I love biblical swearing. Damn is a word that carries a lot of weight without being vulgar. It’s bold and dramatic. It’s short and precise. It’s a damn good word. Also, these were damn good fries.

Damn the Weather is a hip but mature bar in the Pioneer Square area of Seattle. I had never heard of it, but I don’t go to a lot of bars. In an ironic twist, we had a beautiful weather day towards the end of December so I hopped on a bicycle in search of some unique fries to review. While the weather was actively pleasant, Damn the Weather was a great choice for lunch. A damn great choice.

The Chicken Fat Fries are on their dinner menu (appetizer), but they were kind enough to let me order them during their lunch service.

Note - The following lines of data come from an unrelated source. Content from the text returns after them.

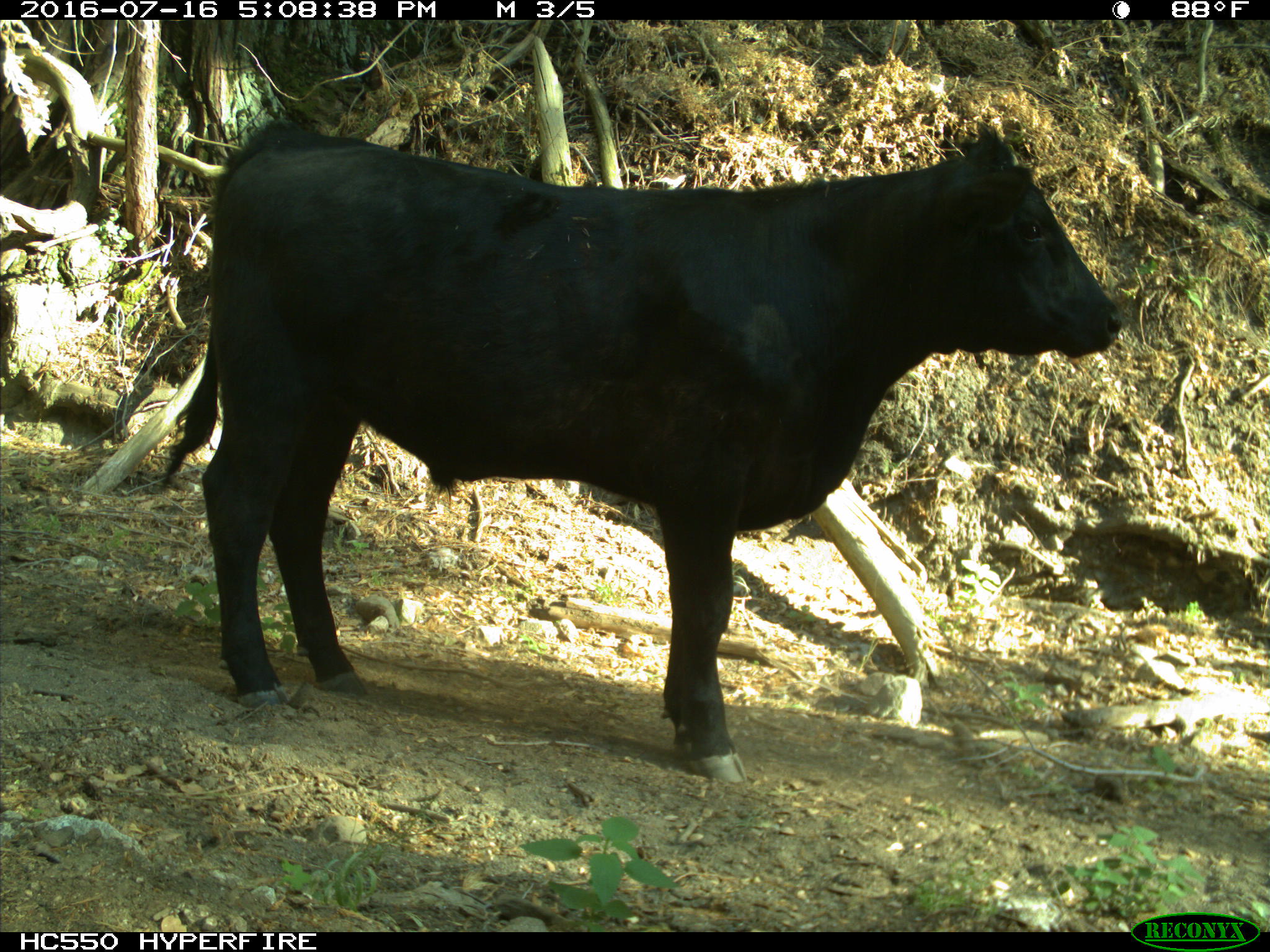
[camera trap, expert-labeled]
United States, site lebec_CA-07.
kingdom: Animalia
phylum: Chordata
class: Mammalia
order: Artiodactyla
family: Bovidae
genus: Bos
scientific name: Bos taurus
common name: domestic cow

I’ve tried a couple different fats during the course of my blog journey, but this was a first for chicken fat. Beef fat was good and hearty. Duck fat was rich and buttery. Chicken fat? Not damn bad.

wp-1482421846461.jpgI spoke with the management of Damn the Weather and discovered that they’re using Kennebec potatoes. That alone puts them in a premium category. The inside of the fry has that familiar and faint nuttiness that I associate with Kennebec spuds.

More importantly is what was going on with the exterior. They’re blanched in vegetable oil and then fried to order in chicken fat. They render the fat themselves as a by-product of their crispy chicken skin dish. Very wise. The chicken fat imparts a distinct poultry flavor to the potatoes. It’s not overwhelming, but as you might expect, it tastes similar to a fried chicken skin. The fries are dusted with some salt and fennel pollen (yeah, fennel pollen) and served with lemon. The lemon is key and made the fries a bit lighter on the palate.

I didn’t have my calipers with me for this trip. Damn. However, I happened to have a tiny tape measure in my pocket. The fries appeared to be about 8mm thick. That’s a solid medium-thick. They offered me some curry aioli which is ordinarily not served with the dish, and I understand why. With their regular fries it’d be great, but it’s not a good flavor compliment to the poultry and fennel notes happening with the chicken fat fries. I’d skip it next time.

That being said, I think the fries still need a dipping sauce. Aioli is a good way to go, but I’d like to see something with a bit more acid. Maybe serve the fries with a lemon aioli instead of fresh lemon slices (or in addition to them).

The fries were crispy, had a unique but familiar flavor, and were overall not a bad value at $7. As is, I give them an 8.2 out of 10 (that’s great!), but I could see them getting bumped up a little with a citrus aioli.

I recommend stopping by to check out the fries and their other menu options. I suppose someone might want to order a damn drink as well, but I’m not the guy to ask. If the idea of frying something in chicken fat freaks you out, then you probably don’t want to look at the other uses of chicken fat (shmaltz).